Die kloof in gezondheid, sociale en economische omstandigheden tussen Veenkoloniën en andere delen van Nederland lijkt al decennia onoverbrugbaar. Na de rijkdom van turf, aardappelzetmeel en strokarton, volgde sociale strijd tegen ongelijkheid en een overheid die de streek vaak berooid achterliet.
Veelkoppig monster
Maar terwijl men de overheid het hardst nodig heeft, is nergens de allergie tegen overheidsbemoeienis zo groot als hier. Het hield Tweede Kamerlid Agnes Wolbert, zelf afkomstig uit de streek, niet tegen om in 2014 toch een beroep te doen op de Haagse knip in de strijd tegen die grote verschillen. Het ‘veelkoppige monster’ van armoede en uitsluiting moest maar weer eens recht in de bek worden gekeken.
Dat was niet alleen uit mededogen, want de slechte gezondheid in de regio kostte het Rijk ook geld. Jaarlijks werd er 115 miljoen euro meer uitgegeven aan zorg dan in de rest van het land.

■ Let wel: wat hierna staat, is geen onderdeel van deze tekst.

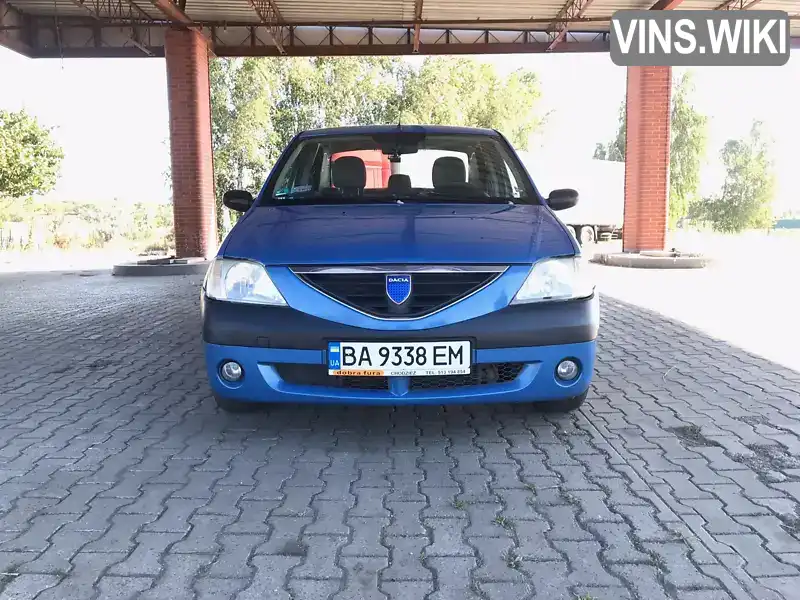 Седан Dacia Logan 2006 1.4 л. Ручна / Механіка обл. Кіровоградська, Кропивницький (Кіровоград) - Фото 1/7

Tien miljoen euro kwam er beschikbaar voor de regio. Acht jaar kregen de gezamenlijke Veenkoloniën de tijd om het gebied mee te krijgen in de vaart der volkeren.
‘Aigen rötleven’
Zeven jaar later zijn er dik vijftig projecten gestart. Acties om jongeren meer te laten bewegen en volwassenen te leren lezen. Initiatieven voor minder sterfte onder baby’s en minder eenzaamheid onder ouderen. Dwars door de zes Groningse en vijf Drentse gemeenten onder gezamenlijke titel ‘Kans voor de Veenkoloniën’.

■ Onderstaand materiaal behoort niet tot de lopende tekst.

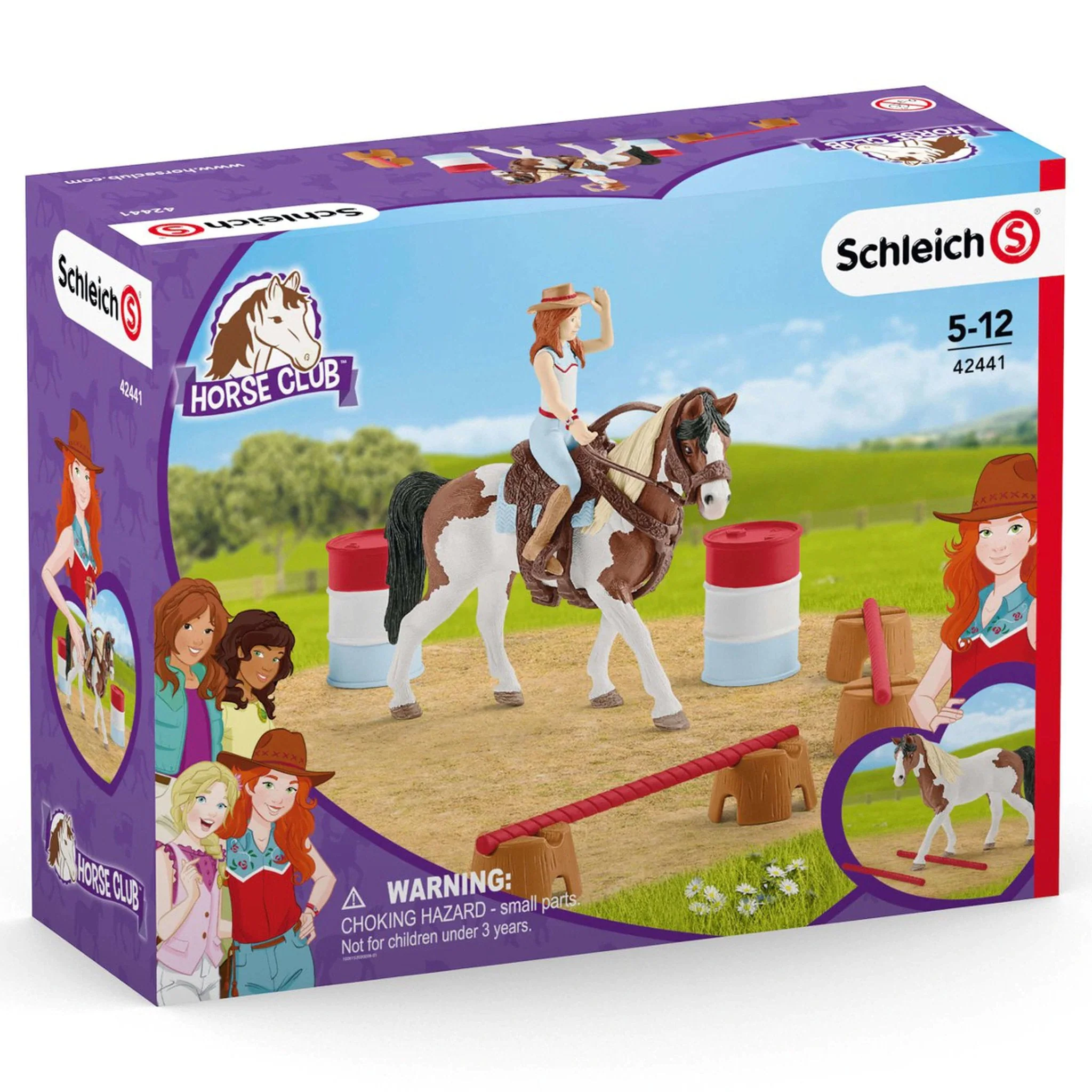 Schleich Hannah's western riding set - Image 8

De boodschap: dit is geen binnenlandse ontwikkelingssamenwerking voor een zielige regio, maar een noodzakelijke investering in de achtergestelde gemeenschap van Zuidoost-Groningen en Drenthe.
Bestuurders ontdekten iets wat ze eigenlijk al lang wisten, of hadden moeten weten. Hier moet je als politici niet zomaar plannen van bovenaf over mensen uitstorten. Want dat de overheid het beste met zijn eigen mensen voor heeft, daar vertrouwen ze niet zo op in het veen. ‘Bemui die mit dien aigen rötleven’, zong zanger Edwin de Vries al op één van de bijeenkomsten.

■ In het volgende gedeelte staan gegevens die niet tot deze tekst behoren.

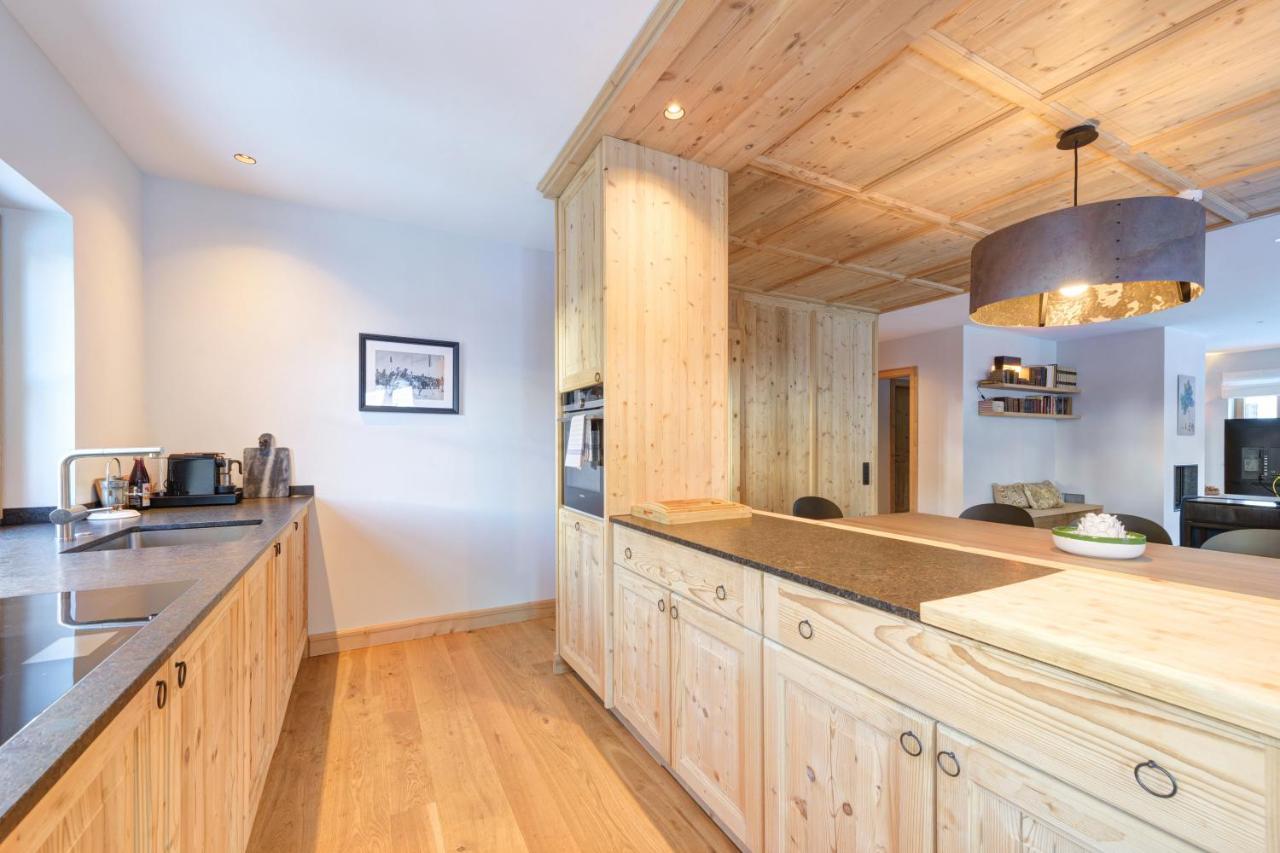 Chalet Silver Fox Sankt Anton am Arlberg Luaran gambar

De Vries, zelf inwoner en voormalig hulpverlener in Oost-Groningen, weet als geen ander: wie bij mensen achter de voordeur wil komen en daar daadwerkelijk dingen wil veranderen, moet de taal spreken. En beetje plat proaten helpt dan zeker, maar elkaar verstaan gaat hier over meer.
Schemerlamp en deken
Want hoe kon Tamara met haar charmante zachte g de harten in Pekela veroveren?
De Limburgse zwierf tien jaar geleden door het land. Hoogzwanger en geen eigen dak boven het hoofd. Op de vlucht voor haar agressieve man. Weg van haar twee kinderen. Overal waar een bed voorhanden was, sliep ze. Van de Randstad tot Oude Pekela. Daar vond ze uiteindelijk een plek toen ze acht maanden zwanger was.
Het wantrouwen tegenover alles met gezag, van de zorg tot de overheid, is immens. Tamara zegt daar nu over: ,,Diep in de shit zijn het alleen de mensen die zelf het minste hebben die je nog willen omarmen. Blijf weg bij jeugdzorg, zeiden zij’.’’
Maar toen stond de gemeentelijke hulpverlening opeens op de stoep. Voor haar lege huis waar ze alleen een klapstoel en matras had. ,,Het was al na vijf uur. Maar ze kwamen mij niet de les lezen, maar een schemerlamp en een extra deken brengen. Die omarming zorgde dat ik ontdooide’’, vertelt Tamara nu.
Haar dochter is inmiddels negen en heeft een zusje van vijf. ,,In Limburg was ik rijk in de portemonnee en arm in de liefde. In Pekela is dat precies andersom.’’
Wederzijds onbegrip
Wat Tamara met de Kans van de Veenkoloniën te maken heeft? Eigenlijk alles. Want ze was vastbesloten om iets terug te doen voor de samenleving die haar opving.
En dat kwam als geroepen. Pekela zocht namelijk een manier om in contact te komen met de voor de gemeente vaak onbereikbare gezinnen in armoede. Niet de ambtenaren maar de Tamara’s van het dorp bleken het breekijzer.
Met levenservaring op zak hoefde Tamara, en haar nieuwe collega’s als Karin en Heidi, geen muren van wantrouwen te slechten. Ze werden professionele ‘ervaringsdeskundigen’. Het voorbeeld uit Oost-Groningen kreeg veel navolging. Door het hele land.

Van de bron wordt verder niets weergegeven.